DUBAI, March 19 Stock markets in the Gulf may
trade sideways on Sunday as investors lack fresh cues from
overseas markets and await first- quarter corporate earnings
before taking large new positions.
Brent oil settled at $51.76 a barrel on Friday after
trading narrowly. Global equities ended last week on a strong
footing, but most Gulf stock markets are lagging emerging
markets in general; the MSCI emerging market index
is up 12 percent since the start of the year
but Dubai's index is down 0.3 percent and the Saudi
benchmark down 4 percent.
Investors are concerned that low oil prices and planned
government austerity measures in the Gulf will continue to weigh
on corporate earnings.
The second phase of Qatar's upgrade by FTSE Russell to
secondary emerging market status will take place from the
opening on Monday, with 20 of the 22 companies selected in
September 2016 seeing their investibility weights doubled.
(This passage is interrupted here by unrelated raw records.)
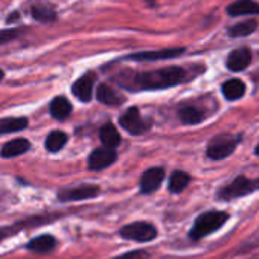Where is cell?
<instances>
[{
  "mask_svg": "<svg viewBox=\"0 0 259 259\" xmlns=\"http://www.w3.org/2000/svg\"><path fill=\"white\" fill-rule=\"evenodd\" d=\"M49 110H51V114L55 119L63 120V119H66V117L70 116V113H72V104L64 96H57L55 99H52V102L49 105Z\"/></svg>",
  "mask_w": 259,
  "mask_h": 259,
  "instance_id": "obj_16",
  "label": "cell"
},
{
  "mask_svg": "<svg viewBox=\"0 0 259 259\" xmlns=\"http://www.w3.org/2000/svg\"><path fill=\"white\" fill-rule=\"evenodd\" d=\"M32 16L40 20V22H45V23H49V22H54L57 19V14L54 11L52 7L46 5V4H35L32 7Z\"/></svg>",
  "mask_w": 259,
  "mask_h": 259,
  "instance_id": "obj_22",
  "label": "cell"
},
{
  "mask_svg": "<svg viewBox=\"0 0 259 259\" xmlns=\"http://www.w3.org/2000/svg\"><path fill=\"white\" fill-rule=\"evenodd\" d=\"M227 14L232 17L238 16H248V14H259V4L254 0H236L227 7Z\"/></svg>",
  "mask_w": 259,
  "mask_h": 259,
  "instance_id": "obj_13",
  "label": "cell"
},
{
  "mask_svg": "<svg viewBox=\"0 0 259 259\" xmlns=\"http://www.w3.org/2000/svg\"><path fill=\"white\" fill-rule=\"evenodd\" d=\"M185 52V48H174V49H163V51H150V52H141L130 55L128 60L135 61H156V60H168L179 57Z\"/></svg>",
  "mask_w": 259,
  "mask_h": 259,
  "instance_id": "obj_10",
  "label": "cell"
},
{
  "mask_svg": "<svg viewBox=\"0 0 259 259\" xmlns=\"http://www.w3.org/2000/svg\"><path fill=\"white\" fill-rule=\"evenodd\" d=\"M259 189V179H247L244 176L236 177L232 183L221 188L218 192V198L221 200H233L244 195H248Z\"/></svg>",
  "mask_w": 259,
  "mask_h": 259,
  "instance_id": "obj_3",
  "label": "cell"
},
{
  "mask_svg": "<svg viewBox=\"0 0 259 259\" xmlns=\"http://www.w3.org/2000/svg\"><path fill=\"white\" fill-rule=\"evenodd\" d=\"M67 142V135L63 133V132H52L48 138H46V150L51 151V153H57L60 151Z\"/></svg>",
  "mask_w": 259,
  "mask_h": 259,
  "instance_id": "obj_23",
  "label": "cell"
},
{
  "mask_svg": "<svg viewBox=\"0 0 259 259\" xmlns=\"http://www.w3.org/2000/svg\"><path fill=\"white\" fill-rule=\"evenodd\" d=\"M116 159H117V156H116L114 148H108V147L96 148L89 157V168L93 171L105 169L107 166L114 163Z\"/></svg>",
  "mask_w": 259,
  "mask_h": 259,
  "instance_id": "obj_7",
  "label": "cell"
},
{
  "mask_svg": "<svg viewBox=\"0 0 259 259\" xmlns=\"http://www.w3.org/2000/svg\"><path fill=\"white\" fill-rule=\"evenodd\" d=\"M54 247H55V238L51 236V235L37 236V238H34V239L28 244V248L32 250V251H37V253H48V251H51Z\"/></svg>",
  "mask_w": 259,
  "mask_h": 259,
  "instance_id": "obj_21",
  "label": "cell"
},
{
  "mask_svg": "<svg viewBox=\"0 0 259 259\" xmlns=\"http://www.w3.org/2000/svg\"><path fill=\"white\" fill-rule=\"evenodd\" d=\"M147 257H148V256H147L145 251L138 250V251H133V253H128V254H125V256H120V257H117V259H147Z\"/></svg>",
  "mask_w": 259,
  "mask_h": 259,
  "instance_id": "obj_27",
  "label": "cell"
},
{
  "mask_svg": "<svg viewBox=\"0 0 259 259\" xmlns=\"http://www.w3.org/2000/svg\"><path fill=\"white\" fill-rule=\"evenodd\" d=\"M31 148L29 141L26 139H14L8 144L4 145L2 151H0V156L5 157V159H11V157H17L23 153H26Z\"/></svg>",
  "mask_w": 259,
  "mask_h": 259,
  "instance_id": "obj_14",
  "label": "cell"
},
{
  "mask_svg": "<svg viewBox=\"0 0 259 259\" xmlns=\"http://www.w3.org/2000/svg\"><path fill=\"white\" fill-rule=\"evenodd\" d=\"M186 78V72L182 67H163L145 73H138L135 76V84L138 89L156 90V89H168L183 82Z\"/></svg>",
  "mask_w": 259,
  "mask_h": 259,
  "instance_id": "obj_1",
  "label": "cell"
},
{
  "mask_svg": "<svg viewBox=\"0 0 259 259\" xmlns=\"http://www.w3.org/2000/svg\"><path fill=\"white\" fill-rule=\"evenodd\" d=\"M227 220H229V215L226 212L212 210V212L201 213L195 220V223L189 232V238L191 239H201V238L213 233L215 230H218Z\"/></svg>",
  "mask_w": 259,
  "mask_h": 259,
  "instance_id": "obj_2",
  "label": "cell"
},
{
  "mask_svg": "<svg viewBox=\"0 0 259 259\" xmlns=\"http://www.w3.org/2000/svg\"><path fill=\"white\" fill-rule=\"evenodd\" d=\"M0 239H2V233H0Z\"/></svg>",
  "mask_w": 259,
  "mask_h": 259,
  "instance_id": "obj_30",
  "label": "cell"
},
{
  "mask_svg": "<svg viewBox=\"0 0 259 259\" xmlns=\"http://www.w3.org/2000/svg\"><path fill=\"white\" fill-rule=\"evenodd\" d=\"M189 180H191V177H189L186 172L176 171V172L171 176V180H169V191L174 192V194L182 192V191L188 186Z\"/></svg>",
  "mask_w": 259,
  "mask_h": 259,
  "instance_id": "obj_25",
  "label": "cell"
},
{
  "mask_svg": "<svg viewBox=\"0 0 259 259\" xmlns=\"http://www.w3.org/2000/svg\"><path fill=\"white\" fill-rule=\"evenodd\" d=\"M98 101L105 104V105H113V107H117L123 102V98L113 89L110 87L108 84H101L98 87Z\"/></svg>",
  "mask_w": 259,
  "mask_h": 259,
  "instance_id": "obj_15",
  "label": "cell"
},
{
  "mask_svg": "<svg viewBox=\"0 0 259 259\" xmlns=\"http://www.w3.org/2000/svg\"><path fill=\"white\" fill-rule=\"evenodd\" d=\"M26 126H28V119L26 117H5V119H0V135L22 132V130H25Z\"/></svg>",
  "mask_w": 259,
  "mask_h": 259,
  "instance_id": "obj_19",
  "label": "cell"
},
{
  "mask_svg": "<svg viewBox=\"0 0 259 259\" xmlns=\"http://www.w3.org/2000/svg\"><path fill=\"white\" fill-rule=\"evenodd\" d=\"M101 192V189L95 185H82L70 189H64L58 194V198L61 201H78V200H87L93 198Z\"/></svg>",
  "mask_w": 259,
  "mask_h": 259,
  "instance_id": "obj_8",
  "label": "cell"
},
{
  "mask_svg": "<svg viewBox=\"0 0 259 259\" xmlns=\"http://www.w3.org/2000/svg\"><path fill=\"white\" fill-rule=\"evenodd\" d=\"M17 35H19L17 31H2V32H0V43L11 41V40H14Z\"/></svg>",
  "mask_w": 259,
  "mask_h": 259,
  "instance_id": "obj_26",
  "label": "cell"
},
{
  "mask_svg": "<svg viewBox=\"0 0 259 259\" xmlns=\"http://www.w3.org/2000/svg\"><path fill=\"white\" fill-rule=\"evenodd\" d=\"M179 119L186 125H195L204 119V113L195 105H185L179 110Z\"/></svg>",
  "mask_w": 259,
  "mask_h": 259,
  "instance_id": "obj_17",
  "label": "cell"
},
{
  "mask_svg": "<svg viewBox=\"0 0 259 259\" xmlns=\"http://www.w3.org/2000/svg\"><path fill=\"white\" fill-rule=\"evenodd\" d=\"M99 136H101V142L104 144V147L116 148V147L120 144V136H119V133H117L116 126L111 125V123H105V125L101 128Z\"/></svg>",
  "mask_w": 259,
  "mask_h": 259,
  "instance_id": "obj_20",
  "label": "cell"
},
{
  "mask_svg": "<svg viewBox=\"0 0 259 259\" xmlns=\"http://www.w3.org/2000/svg\"><path fill=\"white\" fill-rule=\"evenodd\" d=\"M256 28H257V22L256 20H245V22L233 25L229 29V35L230 37H245V35L254 32Z\"/></svg>",
  "mask_w": 259,
  "mask_h": 259,
  "instance_id": "obj_24",
  "label": "cell"
},
{
  "mask_svg": "<svg viewBox=\"0 0 259 259\" xmlns=\"http://www.w3.org/2000/svg\"><path fill=\"white\" fill-rule=\"evenodd\" d=\"M165 179V171L162 168H151L144 172L141 179V191L144 194H151L157 191Z\"/></svg>",
  "mask_w": 259,
  "mask_h": 259,
  "instance_id": "obj_9",
  "label": "cell"
},
{
  "mask_svg": "<svg viewBox=\"0 0 259 259\" xmlns=\"http://www.w3.org/2000/svg\"><path fill=\"white\" fill-rule=\"evenodd\" d=\"M120 236L130 241H138V242H148L157 236V230L153 224L145 221H138L126 224L120 230Z\"/></svg>",
  "mask_w": 259,
  "mask_h": 259,
  "instance_id": "obj_4",
  "label": "cell"
},
{
  "mask_svg": "<svg viewBox=\"0 0 259 259\" xmlns=\"http://www.w3.org/2000/svg\"><path fill=\"white\" fill-rule=\"evenodd\" d=\"M119 122H120V126H122L123 130H126L128 133H132V135H135V136L145 133L147 130L150 128V123L142 117L141 111H139L136 107L128 108V110L120 116V120H119Z\"/></svg>",
  "mask_w": 259,
  "mask_h": 259,
  "instance_id": "obj_6",
  "label": "cell"
},
{
  "mask_svg": "<svg viewBox=\"0 0 259 259\" xmlns=\"http://www.w3.org/2000/svg\"><path fill=\"white\" fill-rule=\"evenodd\" d=\"M250 63H251V52L247 48H239L232 51L226 60V66L233 72L244 70Z\"/></svg>",
  "mask_w": 259,
  "mask_h": 259,
  "instance_id": "obj_12",
  "label": "cell"
},
{
  "mask_svg": "<svg viewBox=\"0 0 259 259\" xmlns=\"http://www.w3.org/2000/svg\"><path fill=\"white\" fill-rule=\"evenodd\" d=\"M221 92L224 95L226 99L229 101H235V99H239L244 96L245 93V84L239 79H230V81H226L221 87Z\"/></svg>",
  "mask_w": 259,
  "mask_h": 259,
  "instance_id": "obj_18",
  "label": "cell"
},
{
  "mask_svg": "<svg viewBox=\"0 0 259 259\" xmlns=\"http://www.w3.org/2000/svg\"><path fill=\"white\" fill-rule=\"evenodd\" d=\"M96 76L93 73H85L82 75L72 87L73 95L82 101V102H89L92 99V93H93V85H95Z\"/></svg>",
  "mask_w": 259,
  "mask_h": 259,
  "instance_id": "obj_11",
  "label": "cell"
},
{
  "mask_svg": "<svg viewBox=\"0 0 259 259\" xmlns=\"http://www.w3.org/2000/svg\"><path fill=\"white\" fill-rule=\"evenodd\" d=\"M238 145V139L230 135H220L213 138L207 147V157L212 160H221L230 156Z\"/></svg>",
  "mask_w": 259,
  "mask_h": 259,
  "instance_id": "obj_5",
  "label": "cell"
},
{
  "mask_svg": "<svg viewBox=\"0 0 259 259\" xmlns=\"http://www.w3.org/2000/svg\"><path fill=\"white\" fill-rule=\"evenodd\" d=\"M256 154H257V156H259V145H257V147H256Z\"/></svg>",
  "mask_w": 259,
  "mask_h": 259,
  "instance_id": "obj_29",
  "label": "cell"
},
{
  "mask_svg": "<svg viewBox=\"0 0 259 259\" xmlns=\"http://www.w3.org/2000/svg\"><path fill=\"white\" fill-rule=\"evenodd\" d=\"M2 79H4V70L0 69V81H2Z\"/></svg>",
  "mask_w": 259,
  "mask_h": 259,
  "instance_id": "obj_28",
  "label": "cell"
}]
</instances>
Some passive funds may buy those stocks on Sunday as a
result; fund managers have calculated passive fund inflows due
to this month's FTSE change could exceed $300 million. But
profit-taking last week suggested many investors, after
front-running the rebalancing, are eager to book gains and will
sell into strength.
In Kuwait, Kuwait International Bank and Al Ahli
Bank go ex-dividend on Sunday, which could pressure
their share prices.
In Saudi Arabia, insurer Solidarity Saudi Takaful
may attract some interest after it said it had reduced its
accumulated losses to below 50 percent of its capital. Its
shares will be suspended from trade in the first two hours.